◆ YOUR OBJECTIVE ◆
Please copy the records below word for word, beginning at the line that contains "Here, is the" and stopping after the final line of the records.

◇ ◇ ◇

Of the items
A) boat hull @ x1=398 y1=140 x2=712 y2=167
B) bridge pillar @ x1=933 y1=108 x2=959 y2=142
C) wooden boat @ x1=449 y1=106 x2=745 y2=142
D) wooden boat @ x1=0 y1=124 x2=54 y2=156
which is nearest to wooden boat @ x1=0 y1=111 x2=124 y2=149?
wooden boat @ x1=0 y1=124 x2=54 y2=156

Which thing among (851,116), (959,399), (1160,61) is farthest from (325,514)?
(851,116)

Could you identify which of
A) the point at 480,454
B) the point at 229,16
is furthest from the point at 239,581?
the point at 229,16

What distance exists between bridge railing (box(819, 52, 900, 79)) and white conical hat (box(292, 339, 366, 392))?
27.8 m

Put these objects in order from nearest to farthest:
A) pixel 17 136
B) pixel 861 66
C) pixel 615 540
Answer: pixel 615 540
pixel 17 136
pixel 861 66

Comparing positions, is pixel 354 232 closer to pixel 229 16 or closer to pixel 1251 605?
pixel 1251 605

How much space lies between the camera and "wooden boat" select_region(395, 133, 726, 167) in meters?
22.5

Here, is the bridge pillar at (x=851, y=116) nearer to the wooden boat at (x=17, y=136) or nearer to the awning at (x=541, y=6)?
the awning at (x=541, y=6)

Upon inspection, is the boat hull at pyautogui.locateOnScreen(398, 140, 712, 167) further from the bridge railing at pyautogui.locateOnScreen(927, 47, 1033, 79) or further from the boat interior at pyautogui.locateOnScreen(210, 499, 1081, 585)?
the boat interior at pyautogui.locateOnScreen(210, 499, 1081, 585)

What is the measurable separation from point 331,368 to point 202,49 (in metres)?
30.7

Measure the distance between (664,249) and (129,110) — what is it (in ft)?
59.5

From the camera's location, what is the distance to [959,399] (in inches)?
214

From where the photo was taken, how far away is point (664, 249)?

◇ ◇ ◇

◆ RESPONSE ◆
Here, is the bridge pillar at (x=851, y=116) nearer to the wooden boat at (x=17, y=136) or nearer to the awning at (x=541, y=6)?
the awning at (x=541, y=6)

Upon inspection, is the boat hull at pyautogui.locateOnScreen(398, 140, 712, 167) further from the bridge railing at pyautogui.locateOnScreen(927, 47, 1033, 79) or further from the boat interior at pyautogui.locateOnScreen(210, 499, 1081, 585)?
the boat interior at pyautogui.locateOnScreen(210, 499, 1081, 585)

What is the measurable separation from point 331,368 to point 202,49 (in metres)?
30.7

Measure the distance between (664,249) and (129,110) — what is it (in ft)?
59.5

From the camera's location, what is the distance to [959,399] (in inches)?
214

From where the photo was taken, how far away is point (664, 249)?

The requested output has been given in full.